**Exercise instructions:**
1. Revise the proof from "By hypothesis, $n\in\mathbb" to "the number pi.", changing "positive integer" to "natural number".
2. According to the proof, what kind of number is n assumed to be?

Proof

By hypothesis, $n\in\mathbb Z$ is a positive integer with $n\ge 2,$ $z\in\mathbb C$ is a complex number, and $z^n=1.$
By polar coordinates of complex numbers we haver $z=|z|.\exp(i\phi)$ for some real numbers $r,\phi\in\mathbb R$ and $0\le \phi < 2\pi,$ $\pi$ being the number pi.

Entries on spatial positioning

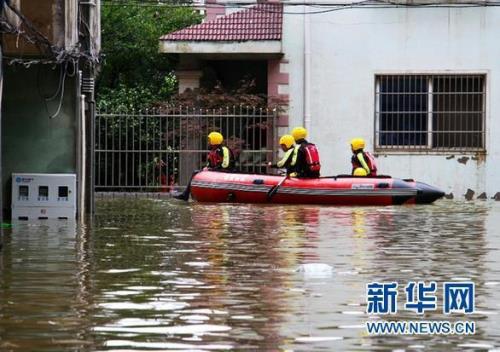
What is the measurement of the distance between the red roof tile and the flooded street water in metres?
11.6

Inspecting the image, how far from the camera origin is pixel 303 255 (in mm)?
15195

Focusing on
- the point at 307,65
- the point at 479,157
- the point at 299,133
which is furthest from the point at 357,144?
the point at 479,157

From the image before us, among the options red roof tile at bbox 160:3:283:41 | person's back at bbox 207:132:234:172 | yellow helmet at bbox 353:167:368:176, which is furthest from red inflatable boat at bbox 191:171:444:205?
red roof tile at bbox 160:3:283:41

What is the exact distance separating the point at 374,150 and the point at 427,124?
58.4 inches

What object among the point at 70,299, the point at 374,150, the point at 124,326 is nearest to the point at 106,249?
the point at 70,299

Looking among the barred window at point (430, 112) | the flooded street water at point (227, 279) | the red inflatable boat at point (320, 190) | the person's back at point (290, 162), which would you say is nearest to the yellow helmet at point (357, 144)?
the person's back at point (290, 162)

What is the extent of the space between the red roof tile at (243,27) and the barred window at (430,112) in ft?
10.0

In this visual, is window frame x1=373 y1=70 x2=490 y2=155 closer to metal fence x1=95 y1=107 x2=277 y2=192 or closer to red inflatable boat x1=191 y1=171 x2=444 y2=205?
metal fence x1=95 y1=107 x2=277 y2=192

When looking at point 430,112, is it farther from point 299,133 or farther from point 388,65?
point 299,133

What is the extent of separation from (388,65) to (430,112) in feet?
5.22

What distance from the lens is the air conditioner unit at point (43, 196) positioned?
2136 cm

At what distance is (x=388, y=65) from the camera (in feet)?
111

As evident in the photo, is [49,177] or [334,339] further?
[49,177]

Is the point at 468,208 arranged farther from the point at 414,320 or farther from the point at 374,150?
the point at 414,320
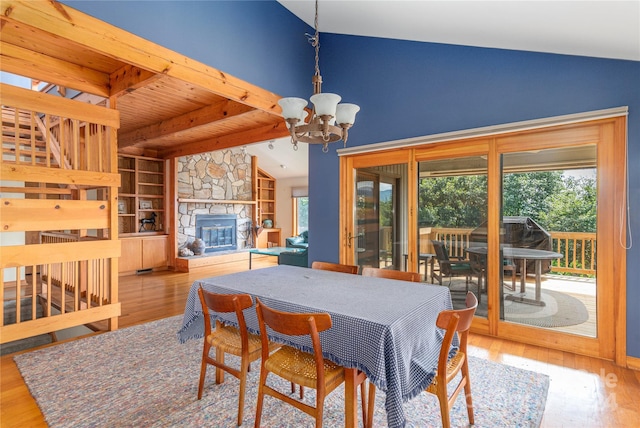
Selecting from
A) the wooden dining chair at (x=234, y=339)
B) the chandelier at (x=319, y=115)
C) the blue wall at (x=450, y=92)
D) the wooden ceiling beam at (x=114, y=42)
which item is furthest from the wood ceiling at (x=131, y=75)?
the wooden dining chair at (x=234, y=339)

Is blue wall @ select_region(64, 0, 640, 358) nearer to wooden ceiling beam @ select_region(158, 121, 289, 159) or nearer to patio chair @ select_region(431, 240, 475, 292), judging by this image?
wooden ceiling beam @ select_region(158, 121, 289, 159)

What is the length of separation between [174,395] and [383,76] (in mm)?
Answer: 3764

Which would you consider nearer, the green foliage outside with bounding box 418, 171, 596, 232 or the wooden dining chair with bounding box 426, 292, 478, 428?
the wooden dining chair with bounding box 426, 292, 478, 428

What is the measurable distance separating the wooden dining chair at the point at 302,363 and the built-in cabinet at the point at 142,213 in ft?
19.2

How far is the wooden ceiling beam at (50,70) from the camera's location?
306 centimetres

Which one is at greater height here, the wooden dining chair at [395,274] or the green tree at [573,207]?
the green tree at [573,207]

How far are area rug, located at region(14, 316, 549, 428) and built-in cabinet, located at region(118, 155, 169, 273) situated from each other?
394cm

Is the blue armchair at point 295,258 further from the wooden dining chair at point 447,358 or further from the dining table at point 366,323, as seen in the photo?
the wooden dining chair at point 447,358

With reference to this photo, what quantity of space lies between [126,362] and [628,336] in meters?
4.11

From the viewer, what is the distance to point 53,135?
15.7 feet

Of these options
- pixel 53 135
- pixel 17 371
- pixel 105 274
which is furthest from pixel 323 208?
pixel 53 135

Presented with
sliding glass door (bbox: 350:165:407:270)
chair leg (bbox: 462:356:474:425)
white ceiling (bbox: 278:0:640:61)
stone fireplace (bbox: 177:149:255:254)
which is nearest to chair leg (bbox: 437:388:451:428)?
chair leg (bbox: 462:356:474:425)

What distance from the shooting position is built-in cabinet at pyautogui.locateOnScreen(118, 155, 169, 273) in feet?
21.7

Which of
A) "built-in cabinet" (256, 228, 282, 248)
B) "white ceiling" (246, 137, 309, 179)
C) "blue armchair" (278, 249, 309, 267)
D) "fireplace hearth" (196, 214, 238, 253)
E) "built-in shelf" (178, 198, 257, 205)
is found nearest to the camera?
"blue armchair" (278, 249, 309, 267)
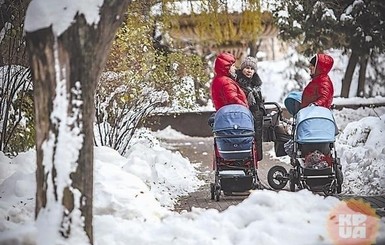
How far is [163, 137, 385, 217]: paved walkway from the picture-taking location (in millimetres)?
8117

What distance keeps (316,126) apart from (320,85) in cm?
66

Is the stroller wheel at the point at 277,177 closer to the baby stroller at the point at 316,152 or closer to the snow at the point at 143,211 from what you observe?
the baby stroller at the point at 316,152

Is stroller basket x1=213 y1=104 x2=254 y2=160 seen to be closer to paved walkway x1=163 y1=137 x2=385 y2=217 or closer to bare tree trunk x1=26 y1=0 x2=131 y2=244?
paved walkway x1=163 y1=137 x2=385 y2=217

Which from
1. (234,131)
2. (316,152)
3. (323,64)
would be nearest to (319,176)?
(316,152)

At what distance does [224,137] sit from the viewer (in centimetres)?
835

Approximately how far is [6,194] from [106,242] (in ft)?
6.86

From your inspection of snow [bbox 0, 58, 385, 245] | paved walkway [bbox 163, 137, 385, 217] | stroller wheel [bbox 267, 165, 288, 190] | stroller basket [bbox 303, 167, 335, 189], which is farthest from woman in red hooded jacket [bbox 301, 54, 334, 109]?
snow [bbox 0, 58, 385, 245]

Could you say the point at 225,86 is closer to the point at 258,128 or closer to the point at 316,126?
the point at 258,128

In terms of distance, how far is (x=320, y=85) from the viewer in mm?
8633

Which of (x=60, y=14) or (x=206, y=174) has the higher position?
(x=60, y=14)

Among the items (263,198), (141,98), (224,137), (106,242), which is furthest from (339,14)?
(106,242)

--

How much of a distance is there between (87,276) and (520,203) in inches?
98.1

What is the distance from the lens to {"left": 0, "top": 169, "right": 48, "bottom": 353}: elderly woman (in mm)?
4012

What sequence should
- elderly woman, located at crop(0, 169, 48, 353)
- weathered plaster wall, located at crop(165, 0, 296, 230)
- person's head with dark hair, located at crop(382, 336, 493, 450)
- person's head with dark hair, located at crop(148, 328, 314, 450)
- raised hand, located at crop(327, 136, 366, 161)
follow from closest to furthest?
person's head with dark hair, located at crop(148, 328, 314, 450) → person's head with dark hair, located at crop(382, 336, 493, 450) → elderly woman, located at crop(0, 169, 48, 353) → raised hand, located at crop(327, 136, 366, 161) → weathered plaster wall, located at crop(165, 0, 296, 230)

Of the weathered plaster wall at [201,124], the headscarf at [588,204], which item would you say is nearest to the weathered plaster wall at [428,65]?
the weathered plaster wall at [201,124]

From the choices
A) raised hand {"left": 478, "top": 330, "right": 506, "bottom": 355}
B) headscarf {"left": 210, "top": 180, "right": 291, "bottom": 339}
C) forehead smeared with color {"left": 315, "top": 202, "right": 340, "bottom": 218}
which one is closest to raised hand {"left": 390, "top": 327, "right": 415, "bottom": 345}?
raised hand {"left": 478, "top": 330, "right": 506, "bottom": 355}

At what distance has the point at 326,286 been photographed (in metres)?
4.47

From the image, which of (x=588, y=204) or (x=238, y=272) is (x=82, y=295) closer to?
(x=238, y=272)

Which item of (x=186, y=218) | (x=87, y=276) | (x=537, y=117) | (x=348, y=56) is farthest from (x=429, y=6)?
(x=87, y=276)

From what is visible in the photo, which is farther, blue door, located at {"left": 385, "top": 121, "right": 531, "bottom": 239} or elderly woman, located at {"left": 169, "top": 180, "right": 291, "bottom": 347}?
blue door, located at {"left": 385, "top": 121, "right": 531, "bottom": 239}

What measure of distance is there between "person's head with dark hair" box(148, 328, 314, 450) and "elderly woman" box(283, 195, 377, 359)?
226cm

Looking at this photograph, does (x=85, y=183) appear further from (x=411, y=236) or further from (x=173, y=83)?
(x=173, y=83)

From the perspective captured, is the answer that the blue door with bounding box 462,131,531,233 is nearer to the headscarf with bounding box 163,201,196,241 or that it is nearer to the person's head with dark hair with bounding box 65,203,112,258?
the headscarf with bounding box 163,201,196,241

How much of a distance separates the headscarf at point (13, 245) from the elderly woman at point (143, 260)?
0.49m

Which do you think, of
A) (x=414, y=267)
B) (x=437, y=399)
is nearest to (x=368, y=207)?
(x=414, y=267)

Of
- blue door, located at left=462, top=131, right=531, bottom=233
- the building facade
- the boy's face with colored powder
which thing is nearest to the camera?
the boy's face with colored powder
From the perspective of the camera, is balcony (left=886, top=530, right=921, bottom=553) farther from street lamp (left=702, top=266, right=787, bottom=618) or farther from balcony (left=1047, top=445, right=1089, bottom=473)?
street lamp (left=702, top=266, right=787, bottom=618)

**Solutions by task:**
1.
By hypothesis, $n\in\mathbb Z$ is a natural number with $n\ge 2,$ $z\in\mathbb C$ is a complex number, and $z^n=1.$
By polar coordinates of complex numbers we haver $z=|z|.\exp(i\phi)$ for some real numbers $r,\phi\in\mathbb R$ and $0\le \phi < 2\pi,$ $\pi$ being the number pi.

2. A positive integer greater than or equal to 2.